WRITTEN EXERCISE
Write out every line of the listing below word for word, with no changes.

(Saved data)

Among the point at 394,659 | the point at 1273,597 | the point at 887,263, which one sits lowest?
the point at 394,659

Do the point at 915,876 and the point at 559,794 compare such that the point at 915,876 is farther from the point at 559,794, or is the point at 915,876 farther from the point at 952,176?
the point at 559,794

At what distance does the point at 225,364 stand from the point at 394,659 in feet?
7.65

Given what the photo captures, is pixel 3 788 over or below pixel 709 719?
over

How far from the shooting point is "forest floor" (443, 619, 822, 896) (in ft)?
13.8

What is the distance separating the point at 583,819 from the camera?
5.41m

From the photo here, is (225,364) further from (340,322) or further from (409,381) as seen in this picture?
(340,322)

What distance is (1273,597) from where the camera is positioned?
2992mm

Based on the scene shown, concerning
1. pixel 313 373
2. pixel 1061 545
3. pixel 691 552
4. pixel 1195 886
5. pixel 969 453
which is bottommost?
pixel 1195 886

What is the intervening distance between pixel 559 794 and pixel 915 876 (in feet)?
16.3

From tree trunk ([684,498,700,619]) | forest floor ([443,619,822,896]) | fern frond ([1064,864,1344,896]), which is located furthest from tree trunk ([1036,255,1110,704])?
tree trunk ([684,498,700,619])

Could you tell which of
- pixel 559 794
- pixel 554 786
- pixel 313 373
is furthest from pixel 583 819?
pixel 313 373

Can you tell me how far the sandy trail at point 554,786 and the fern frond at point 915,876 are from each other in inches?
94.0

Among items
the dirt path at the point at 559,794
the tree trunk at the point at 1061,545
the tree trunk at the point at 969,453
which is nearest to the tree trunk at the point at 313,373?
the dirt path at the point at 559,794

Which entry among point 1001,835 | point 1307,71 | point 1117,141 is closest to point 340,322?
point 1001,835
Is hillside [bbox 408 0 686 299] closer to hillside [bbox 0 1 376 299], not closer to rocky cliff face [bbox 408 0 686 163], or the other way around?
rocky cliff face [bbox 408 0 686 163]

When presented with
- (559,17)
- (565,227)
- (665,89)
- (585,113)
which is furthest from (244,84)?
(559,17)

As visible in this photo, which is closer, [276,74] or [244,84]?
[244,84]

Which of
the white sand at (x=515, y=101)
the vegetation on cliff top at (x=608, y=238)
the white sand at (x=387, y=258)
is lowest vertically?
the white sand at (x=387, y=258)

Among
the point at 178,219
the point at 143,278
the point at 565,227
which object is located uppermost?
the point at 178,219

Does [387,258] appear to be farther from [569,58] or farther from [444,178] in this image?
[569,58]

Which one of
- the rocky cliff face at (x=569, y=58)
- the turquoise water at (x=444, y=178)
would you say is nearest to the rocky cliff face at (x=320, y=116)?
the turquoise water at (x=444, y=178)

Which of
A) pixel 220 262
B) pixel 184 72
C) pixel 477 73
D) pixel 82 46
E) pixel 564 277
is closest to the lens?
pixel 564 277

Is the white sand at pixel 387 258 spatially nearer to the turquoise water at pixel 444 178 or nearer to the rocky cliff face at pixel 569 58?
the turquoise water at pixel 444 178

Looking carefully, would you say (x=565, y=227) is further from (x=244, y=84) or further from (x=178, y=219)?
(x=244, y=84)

CORRECT ANSWER
Among the point at 394,659 | the point at 1273,597 | the point at 887,263, which one sits lowest?
the point at 394,659

Do the point at 915,876 and the point at 559,794 compare such that the point at 915,876 is farther from the point at 559,794, or is the point at 915,876 farther from the point at 952,176?
the point at 559,794

At what distance does the point at 225,364 stand from the point at 394,659 in feet?
7.65

Given what the photo captures, is pixel 3 788 over or below pixel 709 719?
over

How far from the shooting point is "forest floor" (443, 619, 822, 896) (in ft)?
13.8

What is the distance separating the point at 583,819 from the camera?
5.41m

From the photo here, is (225,364) further from (340,322) or further from (409,381) as seen in this picture?
(340,322)

What distance is (1273,597) from where the camera is positioned?
2992mm

Based on the scene shown, concerning
1. pixel 313 373
2. pixel 1061 545
3. pixel 691 552
4. pixel 1195 886
5. pixel 969 453
which is bottommost?
pixel 1195 886

What is the intervening distance between pixel 559 794 and pixel 915 876 (in feet)?
16.3

From tree trunk ([684,498,700,619]) | forest floor ([443,619,822,896]) | fern frond ([1064,864,1344,896]), which is located furthest from tree trunk ([1036,255,1110,704])?
tree trunk ([684,498,700,619])

Could you tell which of
- pixel 559 794
- pixel 554 786
- pixel 313 373
is furthest from pixel 583 819?
pixel 313 373

Can you tell me how far the sandy trail at point 554,786 and the fern frond at point 915,876 are from each other in inches?
94.0

Among items
the dirt path at the point at 559,794
the tree trunk at the point at 1061,545
the tree trunk at the point at 969,453
which is nearest to the tree trunk at the point at 313,373?
the dirt path at the point at 559,794

Which entry among point 1001,835 | point 1307,71 | point 1117,141 is closest to point 340,322?
point 1001,835
Is hillside [bbox 408 0 686 299] closer to hillside [bbox 0 1 376 299], not closer to rocky cliff face [bbox 408 0 686 163], or the other way around?
rocky cliff face [bbox 408 0 686 163]

When presented with
- (559,17)
- (565,227)
- (665,89)
- (585,113)
which is furthest from (244,84)?
(559,17)

As visible in this photo, which is closer, [276,74] or [244,84]?
[244,84]

Which of
the white sand at (x=515, y=101)
the vegetation on cliff top at (x=608, y=238)
the white sand at (x=387, y=258)
is lowest vertically?
the white sand at (x=387, y=258)

Among
the point at 178,219
the point at 143,278
the point at 565,227
which object is located uppermost?
the point at 178,219

Does [387,258] appear to be farther from [569,58] or farther from [444,178] in this image?
[569,58]

Which one of
- the rocky cliff face at (x=569, y=58)
- the turquoise water at (x=444, y=178)
would you say is nearest to the rocky cliff face at (x=320, y=116)?
the turquoise water at (x=444, y=178)

Which of
A) pixel 220 262
B) pixel 184 72
C) pixel 477 73
D) pixel 82 46
E) pixel 564 277
is closest to the lens?
pixel 564 277

Is the white sand at pixel 387 258 spatially nearer to the turquoise water at pixel 444 178 or nearer to the rocky cliff face at pixel 569 58?
the turquoise water at pixel 444 178

Looking carefully, would you say (x=565, y=227) is further from (x=244, y=84) or further from (x=178, y=219)?
(x=244, y=84)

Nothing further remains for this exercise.